Thanks for the replies, i'll have a play with the clear and delete everything without fear of breaking all the stuff i've added.


----------



## wonderboy (May 27, 2003)

one thing to be sure to do is give whoever buys it the IP address that the Tivo is using, because if you sell it without resetting it to use dial-up it will not be able to complete guided setup.
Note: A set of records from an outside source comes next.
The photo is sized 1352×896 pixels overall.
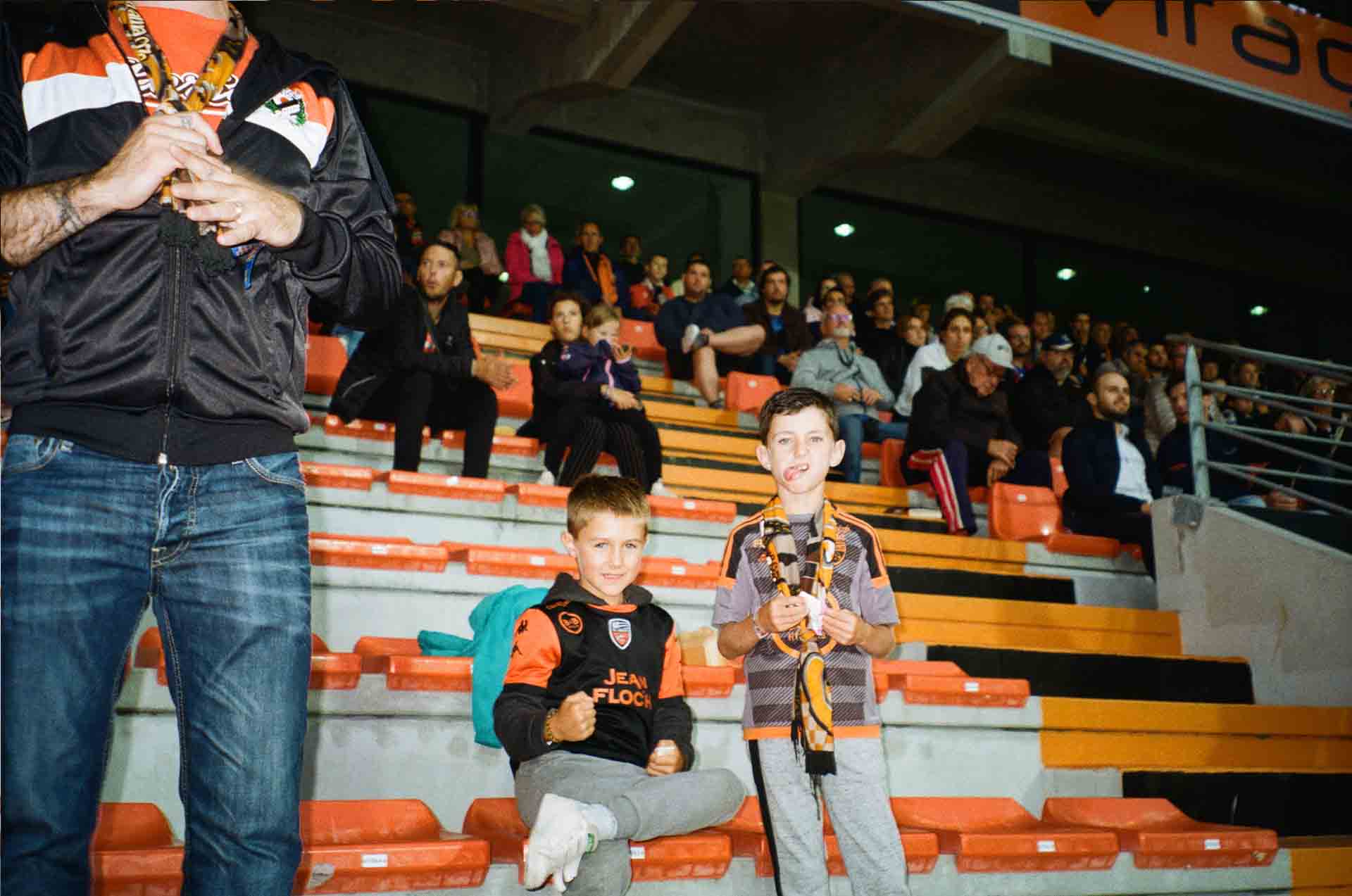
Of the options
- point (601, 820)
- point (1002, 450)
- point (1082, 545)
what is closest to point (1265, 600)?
point (1082, 545)

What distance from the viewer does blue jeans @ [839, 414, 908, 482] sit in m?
5.79

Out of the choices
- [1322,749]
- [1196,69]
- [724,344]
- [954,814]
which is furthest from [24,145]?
[1196,69]

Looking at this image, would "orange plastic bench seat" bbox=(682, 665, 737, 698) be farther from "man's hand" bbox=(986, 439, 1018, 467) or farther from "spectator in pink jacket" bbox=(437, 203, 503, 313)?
"spectator in pink jacket" bbox=(437, 203, 503, 313)

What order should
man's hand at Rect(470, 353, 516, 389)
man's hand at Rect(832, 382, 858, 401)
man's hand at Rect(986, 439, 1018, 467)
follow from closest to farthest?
man's hand at Rect(470, 353, 516, 389) → man's hand at Rect(986, 439, 1018, 467) → man's hand at Rect(832, 382, 858, 401)

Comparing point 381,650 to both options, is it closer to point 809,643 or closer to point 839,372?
point 809,643

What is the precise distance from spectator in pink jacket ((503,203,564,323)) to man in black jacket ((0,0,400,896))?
661 centimetres

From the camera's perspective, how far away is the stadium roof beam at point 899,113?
26.9 feet

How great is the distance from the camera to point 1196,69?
749cm

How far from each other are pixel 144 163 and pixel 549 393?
3.78m

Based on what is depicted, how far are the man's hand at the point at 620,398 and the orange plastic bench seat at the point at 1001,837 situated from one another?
91.2 inches

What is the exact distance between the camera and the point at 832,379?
6246 millimetres

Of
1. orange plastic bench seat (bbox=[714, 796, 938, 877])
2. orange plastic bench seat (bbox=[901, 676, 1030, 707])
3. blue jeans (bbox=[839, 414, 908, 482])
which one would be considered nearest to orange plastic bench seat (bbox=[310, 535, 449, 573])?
orange plastic bench seat (bbox=[714, 796, 938, 877])

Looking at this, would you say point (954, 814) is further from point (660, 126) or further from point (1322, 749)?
point (660, 126)

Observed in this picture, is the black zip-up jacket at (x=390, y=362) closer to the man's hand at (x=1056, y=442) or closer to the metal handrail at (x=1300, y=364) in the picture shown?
the metal handrail at (x=1300, y=364)
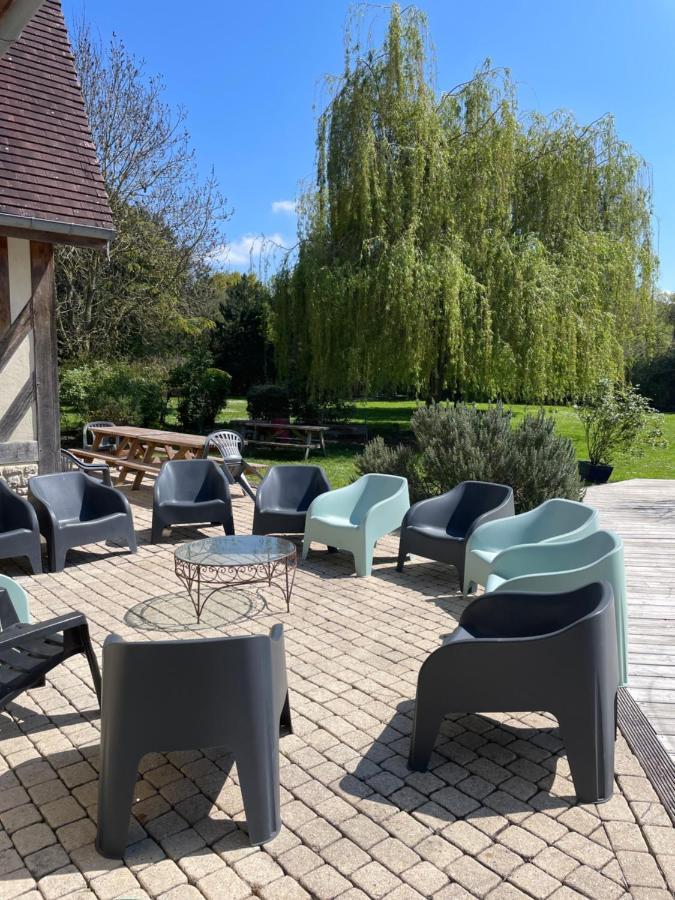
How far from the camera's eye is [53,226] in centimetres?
658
(In fact you should probably set it to do dial-up again unless a techie is buying it anyway or you will get many support phonecalls...) :up:


----------



## AMc (Mar 22, 2002)

Agreed - set it to dial up and if you're kind configure it to use their network before you ship it for minimal support hassle. That way they can do the GS even if they can't get the networking set up immediately. If they're network savvy then they can flip it back to network call themselves once it's on their LAN.


----------



## liviaj (Jul 18, 2008)

Hi all, I wish I'd bought my Tivo from mappy 24. My seller hasn't done a reset and now I'm stuck. I bought a Thomson 250GB Series 1 TiVo, with lifetime subs and Airnet wifi card installed. I'm not a tecky and the seller failed to tell me that I'd have to open the box take out the card and reset it for my IP, before the system will work.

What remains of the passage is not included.